Transcribe part of the passage below on reaching an API server in a private subnet: begin at the words "In order to" and stop after the words "from the Internet.".

◆ Given passage:
---*---
If you’re here, you’re probably experiencing a common issue: trying to access a certain port on an EC2 Instance located in a private subnet of the Virtual Private Cloud (VPC). A couple of months ago, we got a call from one of our customers that was experiencing the same issue. They wanted to open up their API servers on the VPC to one of their customers, but they didn’t know how. In particular, they were looking for a solution that wouldn’t compromise the security of their environment. We realized this issue is not unique to our customer, so we thought a blog post explaining how we solved it would be helpful!
To provide some context, once you have an API server within your VPC, it is closed to the outside world. No one can access or reach that server because of the strong firewall around it. There are a few ways around this, including Virtual Private Network (VPN) connections to your VPC, which allows you to open up private access. Unfortunately, this is not a viable solution if you need to open up your API server to the world, which was the case with our customer. The goal was to provide direct access from the internet outside the VPC for any user without VPN connection.
In order to solve this issue for our customer, one of the architecture changes we recommended was adding an internet-facing AWS TCP Network Load Balancer on the public subnet of the VPC. In addition to this load balancer, we also needed to create an instance-based target group.
Keep reading to learn how you can do this – we even included an architecture diagram to make things easier! Please note that our example includes fake IP addresses.
Problem: Accessing an API endpoint in an EC2 Instance in a Private Subnet from the Internet.
Suggested AWS Architecture Diagram:
Features of our diagram:
- Multi AZ: we used a private and public subnet in the same VPC in two different availability zones.
- Multi EC2 (API Servers): we deployed an API server in each private subnet in each availability zone.
- Multi NAT Gateways: a NAT gateway will allow the EC2 instances in the private subnets to connect to the internet and achieve high availability. We deployed one NAT gateway in the public subnets in each availability zone.
---*---
Spatial reasoning question data:
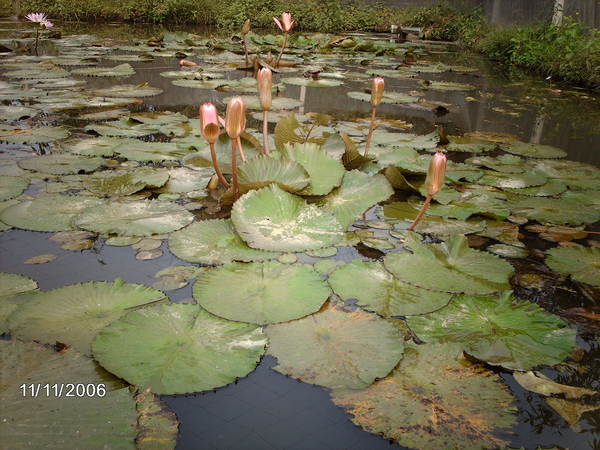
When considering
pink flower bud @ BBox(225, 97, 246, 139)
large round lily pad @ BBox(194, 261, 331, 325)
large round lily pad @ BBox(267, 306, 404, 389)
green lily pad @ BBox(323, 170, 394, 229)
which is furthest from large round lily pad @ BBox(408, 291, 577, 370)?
pink flower bud @ BBox(225, 97, 246, 139)

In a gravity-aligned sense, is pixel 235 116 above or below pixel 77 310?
above

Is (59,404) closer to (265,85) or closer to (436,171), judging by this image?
(436,171)

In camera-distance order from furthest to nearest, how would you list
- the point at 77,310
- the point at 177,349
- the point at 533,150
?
the point at 533,150, the point at 77,310, the point at 177,349

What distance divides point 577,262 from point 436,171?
1.81 feet

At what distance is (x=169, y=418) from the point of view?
0.89 metres

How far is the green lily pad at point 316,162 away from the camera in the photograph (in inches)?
71.3

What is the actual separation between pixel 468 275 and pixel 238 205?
0.76 m

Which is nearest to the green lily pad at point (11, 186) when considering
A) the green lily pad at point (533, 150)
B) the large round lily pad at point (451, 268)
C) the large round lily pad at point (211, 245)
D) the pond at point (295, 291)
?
the pond at point (295, 291)

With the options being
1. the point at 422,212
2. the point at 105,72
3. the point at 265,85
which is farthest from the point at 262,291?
the point at 105,72

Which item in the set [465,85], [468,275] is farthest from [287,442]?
[465,85]

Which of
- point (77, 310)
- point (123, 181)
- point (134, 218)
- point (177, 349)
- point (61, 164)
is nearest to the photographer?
point (177, 349)

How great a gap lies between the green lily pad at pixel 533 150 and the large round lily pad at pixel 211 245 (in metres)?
1.84

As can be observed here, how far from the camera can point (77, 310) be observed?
1.16 m

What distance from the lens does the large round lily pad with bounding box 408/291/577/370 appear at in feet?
3.55
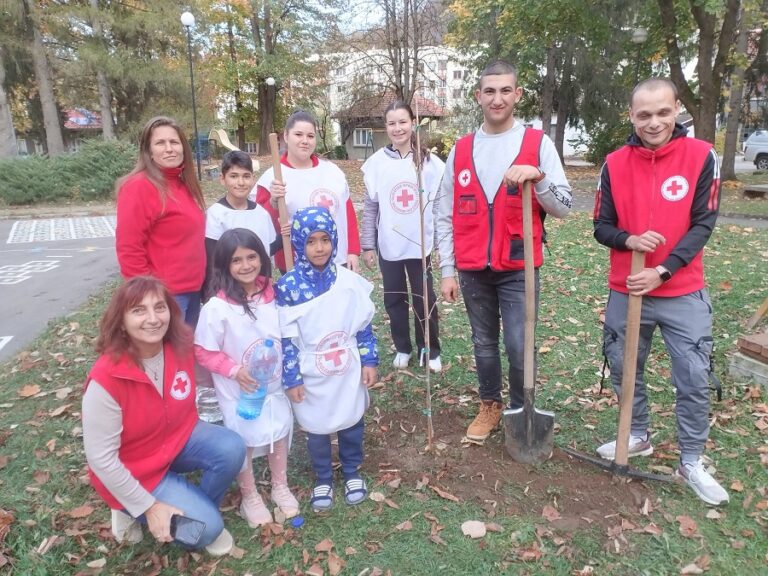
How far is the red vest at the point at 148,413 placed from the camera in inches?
90.2

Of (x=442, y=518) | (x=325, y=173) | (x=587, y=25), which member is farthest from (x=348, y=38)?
(x=442, y=518)

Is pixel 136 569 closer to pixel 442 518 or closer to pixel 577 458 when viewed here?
pixel 442 518

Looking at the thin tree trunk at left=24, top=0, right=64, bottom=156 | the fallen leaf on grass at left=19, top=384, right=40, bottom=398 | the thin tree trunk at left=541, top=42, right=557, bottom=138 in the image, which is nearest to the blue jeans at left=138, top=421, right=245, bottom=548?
the fallen leaf on grass at left=19, top=384, right=40, bottom=398

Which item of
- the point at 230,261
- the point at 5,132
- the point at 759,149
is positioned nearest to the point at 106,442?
the point at 230,261

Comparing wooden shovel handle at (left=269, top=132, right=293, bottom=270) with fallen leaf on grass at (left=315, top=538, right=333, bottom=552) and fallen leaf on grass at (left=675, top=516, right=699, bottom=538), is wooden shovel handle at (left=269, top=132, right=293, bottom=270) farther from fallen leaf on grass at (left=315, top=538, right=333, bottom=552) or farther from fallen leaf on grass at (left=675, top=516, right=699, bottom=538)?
fallen leaf on grass at (left=675, top=516, right=699, bottom=538)

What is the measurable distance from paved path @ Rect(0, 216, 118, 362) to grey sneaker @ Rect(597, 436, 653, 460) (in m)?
5.07

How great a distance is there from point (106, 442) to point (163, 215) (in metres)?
1.24

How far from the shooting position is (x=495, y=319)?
327 cm

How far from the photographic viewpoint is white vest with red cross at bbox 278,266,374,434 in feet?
8.74

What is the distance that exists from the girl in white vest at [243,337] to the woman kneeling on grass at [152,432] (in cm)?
10

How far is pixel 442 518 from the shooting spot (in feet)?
9.11

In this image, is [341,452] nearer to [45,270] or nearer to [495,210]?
[495,210]

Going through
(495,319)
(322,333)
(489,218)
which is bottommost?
(495,319)

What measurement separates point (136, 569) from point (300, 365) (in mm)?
1173
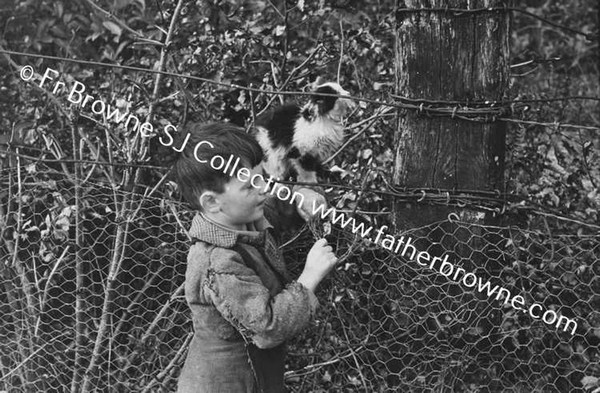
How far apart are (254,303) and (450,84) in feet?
3.44

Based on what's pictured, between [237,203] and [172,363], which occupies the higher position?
[237,203]

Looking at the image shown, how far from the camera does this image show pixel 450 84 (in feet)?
8.56

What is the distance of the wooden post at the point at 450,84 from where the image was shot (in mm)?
2584

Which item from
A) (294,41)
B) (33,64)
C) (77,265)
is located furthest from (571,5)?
(77,265)

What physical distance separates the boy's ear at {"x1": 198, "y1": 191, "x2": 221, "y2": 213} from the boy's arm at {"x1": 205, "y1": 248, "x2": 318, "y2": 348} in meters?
0.14

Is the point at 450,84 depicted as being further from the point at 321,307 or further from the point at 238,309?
the point at 238,309

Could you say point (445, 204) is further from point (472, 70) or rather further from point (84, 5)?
point (84, 5)

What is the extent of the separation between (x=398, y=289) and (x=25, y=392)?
64.7 inches

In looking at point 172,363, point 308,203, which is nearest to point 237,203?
point 308,203

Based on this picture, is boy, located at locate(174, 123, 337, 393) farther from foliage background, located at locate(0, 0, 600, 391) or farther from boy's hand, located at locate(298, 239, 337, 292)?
foliage background, located at locate(0, 0, 600, 391)

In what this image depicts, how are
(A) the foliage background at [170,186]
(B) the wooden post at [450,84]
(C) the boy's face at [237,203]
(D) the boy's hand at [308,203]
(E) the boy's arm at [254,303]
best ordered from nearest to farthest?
(E) the boy's arm at [254,303] → (C) the boy's face at [237,203] → (B) the wooden post at [450,84] → (D) the boy's hand at [308,203] → (A) the foliage background at [170,186]

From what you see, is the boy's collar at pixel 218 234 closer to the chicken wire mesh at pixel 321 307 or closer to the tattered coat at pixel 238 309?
the tattered coat at pixel 238 309

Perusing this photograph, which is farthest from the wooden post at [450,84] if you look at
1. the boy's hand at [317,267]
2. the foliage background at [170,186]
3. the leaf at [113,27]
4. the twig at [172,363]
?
the leaf at [113,27]

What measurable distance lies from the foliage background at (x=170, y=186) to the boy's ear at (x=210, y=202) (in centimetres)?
74
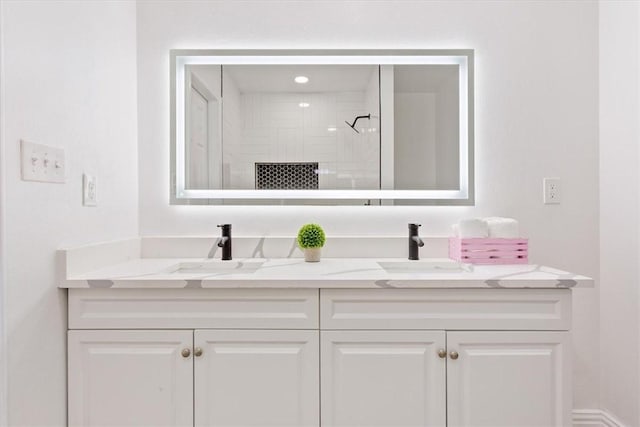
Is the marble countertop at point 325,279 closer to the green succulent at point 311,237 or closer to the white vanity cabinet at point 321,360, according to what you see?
the white vanity cabinet at point 321,360

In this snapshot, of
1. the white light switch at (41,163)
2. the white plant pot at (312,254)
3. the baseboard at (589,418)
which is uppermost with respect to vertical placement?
the white light switch at (41,163)

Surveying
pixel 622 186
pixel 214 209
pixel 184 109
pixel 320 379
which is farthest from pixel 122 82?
pixel 622 186

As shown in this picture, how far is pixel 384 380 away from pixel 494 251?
661 mm

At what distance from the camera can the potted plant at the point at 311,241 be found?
1.53m

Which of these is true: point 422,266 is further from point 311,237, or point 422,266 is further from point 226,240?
point 226,240

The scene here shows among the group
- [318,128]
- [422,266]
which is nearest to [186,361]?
[422,266]

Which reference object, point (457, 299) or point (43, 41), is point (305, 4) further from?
point (457, 299)

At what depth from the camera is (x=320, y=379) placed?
3.87 feet

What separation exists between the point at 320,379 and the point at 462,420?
45 centimetres

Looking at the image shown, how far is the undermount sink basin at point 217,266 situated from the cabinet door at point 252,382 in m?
0.39

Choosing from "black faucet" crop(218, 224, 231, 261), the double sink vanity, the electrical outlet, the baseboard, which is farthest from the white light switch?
the baseboard

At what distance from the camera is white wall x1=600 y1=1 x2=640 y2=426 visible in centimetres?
145

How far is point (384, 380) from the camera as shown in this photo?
1.18 m

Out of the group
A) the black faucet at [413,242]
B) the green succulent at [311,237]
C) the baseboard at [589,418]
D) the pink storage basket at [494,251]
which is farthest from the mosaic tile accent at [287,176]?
the baseboard at [589,418]
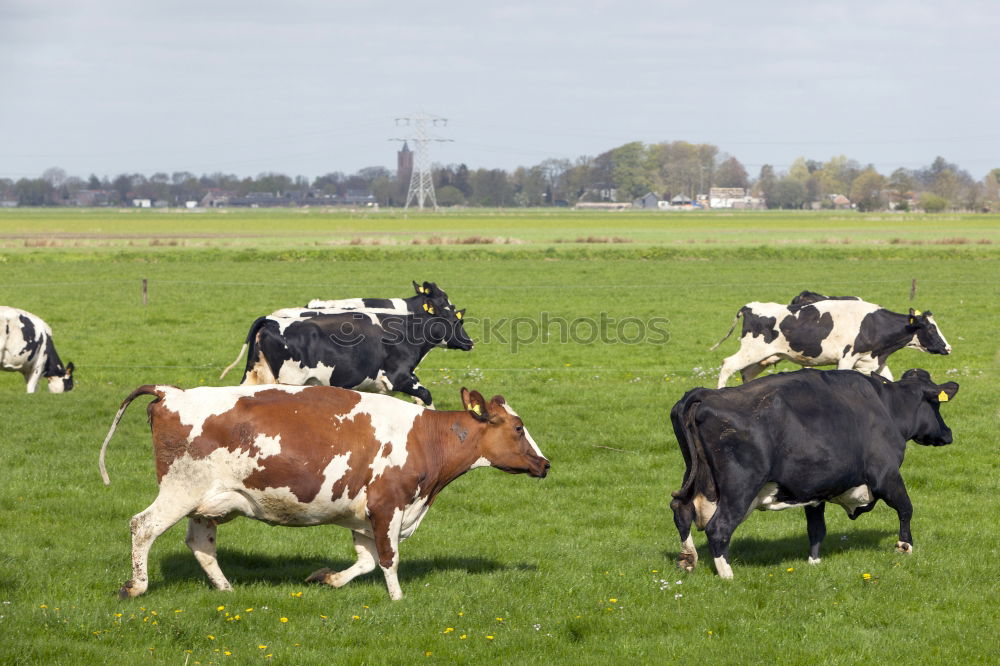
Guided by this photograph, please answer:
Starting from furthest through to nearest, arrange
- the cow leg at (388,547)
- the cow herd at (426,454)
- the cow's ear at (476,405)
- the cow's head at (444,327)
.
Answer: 1. the cow's head at (444,327)
2. the cow's ear at (476,405)
3. the cow leg at (388,547)
4. the cow herd at (426,454)

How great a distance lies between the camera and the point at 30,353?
21953 mm

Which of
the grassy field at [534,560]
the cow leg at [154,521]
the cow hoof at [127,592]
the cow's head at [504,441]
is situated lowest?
the grassy field at [534,560]

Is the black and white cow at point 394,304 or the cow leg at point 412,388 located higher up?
the black and white cow at point 394,304

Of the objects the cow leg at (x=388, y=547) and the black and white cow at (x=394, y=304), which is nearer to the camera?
the cow leg at (x=388, y=547)

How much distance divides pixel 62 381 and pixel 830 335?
1513cm

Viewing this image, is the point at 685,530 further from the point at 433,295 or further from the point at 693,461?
the point at 433,295

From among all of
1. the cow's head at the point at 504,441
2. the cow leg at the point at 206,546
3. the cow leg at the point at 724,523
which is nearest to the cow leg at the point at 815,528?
the cow leg at the point at 724,523

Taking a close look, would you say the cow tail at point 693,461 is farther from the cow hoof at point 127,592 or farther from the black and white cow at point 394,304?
the black and white cow at point 394,304

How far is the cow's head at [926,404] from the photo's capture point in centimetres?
1098

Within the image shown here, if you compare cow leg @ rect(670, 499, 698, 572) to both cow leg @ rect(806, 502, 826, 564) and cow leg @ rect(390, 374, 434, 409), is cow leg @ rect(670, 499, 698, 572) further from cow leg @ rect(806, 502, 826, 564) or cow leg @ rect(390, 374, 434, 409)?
cow leg @ rect(390, 374, 434, 409)

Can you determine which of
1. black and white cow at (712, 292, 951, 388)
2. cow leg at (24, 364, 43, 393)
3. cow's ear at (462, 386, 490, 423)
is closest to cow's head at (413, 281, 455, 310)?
black and white cow at (712, 292, 951, 388)

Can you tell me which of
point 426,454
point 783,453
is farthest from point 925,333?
point 426,454

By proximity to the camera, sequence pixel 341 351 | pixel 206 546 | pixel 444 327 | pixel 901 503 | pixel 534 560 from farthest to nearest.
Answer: pixel 444 327
pixel 341 351
pixel 534 560
pixel 901 503
pixel 206 546

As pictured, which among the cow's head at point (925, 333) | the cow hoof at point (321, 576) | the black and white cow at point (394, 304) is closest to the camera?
the cow hoof at point (321, 576)
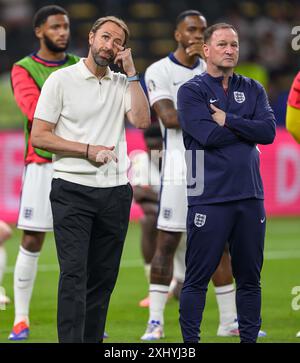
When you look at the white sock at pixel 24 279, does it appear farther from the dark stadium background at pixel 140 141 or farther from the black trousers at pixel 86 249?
the black trousers at pixel 86 249

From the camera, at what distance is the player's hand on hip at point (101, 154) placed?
682 centimetres

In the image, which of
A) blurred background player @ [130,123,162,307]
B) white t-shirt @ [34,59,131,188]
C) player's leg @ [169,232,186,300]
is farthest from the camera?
blurred background player @ [130,123,162,307]

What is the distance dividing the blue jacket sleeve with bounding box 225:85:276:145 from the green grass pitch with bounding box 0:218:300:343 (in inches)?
76.4

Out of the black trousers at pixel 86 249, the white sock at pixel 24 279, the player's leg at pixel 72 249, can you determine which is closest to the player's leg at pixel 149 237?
the white sock at pixel 24 279

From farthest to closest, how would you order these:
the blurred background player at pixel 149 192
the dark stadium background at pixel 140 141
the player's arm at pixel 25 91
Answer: the blurred background player at pixel 149 192 → the dark stadium background at pixel 140 141 → the player's arm at pixel 25 91

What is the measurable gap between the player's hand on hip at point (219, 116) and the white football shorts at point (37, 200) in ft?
6.86

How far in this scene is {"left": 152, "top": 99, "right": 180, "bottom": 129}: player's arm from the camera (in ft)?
28.1

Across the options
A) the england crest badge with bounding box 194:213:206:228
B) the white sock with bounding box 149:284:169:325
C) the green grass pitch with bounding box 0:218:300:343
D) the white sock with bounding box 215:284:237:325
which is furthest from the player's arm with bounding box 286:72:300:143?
the white sock with bounding box 149:284:169:325

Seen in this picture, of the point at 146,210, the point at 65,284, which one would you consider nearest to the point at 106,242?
the point at 65,284

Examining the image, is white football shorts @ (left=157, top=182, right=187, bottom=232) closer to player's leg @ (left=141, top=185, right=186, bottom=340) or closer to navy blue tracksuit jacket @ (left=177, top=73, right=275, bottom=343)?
player's leg @ (left=141, top=185, right=186, bottom=340)

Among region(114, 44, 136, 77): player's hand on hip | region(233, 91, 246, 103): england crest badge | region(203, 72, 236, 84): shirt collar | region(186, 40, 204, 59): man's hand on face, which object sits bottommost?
region(233, 91, 246, 103): england crest badge

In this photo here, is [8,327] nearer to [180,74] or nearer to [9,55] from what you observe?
[180,74]

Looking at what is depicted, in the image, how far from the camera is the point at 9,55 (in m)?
20.3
---*---
◆ Task output:
In order to solve this issue for our customer, one of the architecture changes we recommended was adding an internet-facing AWS TCP Network Load Balancer on the public subnet of the VPC. In addition to this load balancer, we also needed to create an instance-based target group.
Keep reading to learn how you can do this – we even included an architecture diagram to make things easier! Please note that our example includes fake IP addresses.
Problem: Accessing an API endpoint in an EC2 Instance in a Private Subnet from the Internet.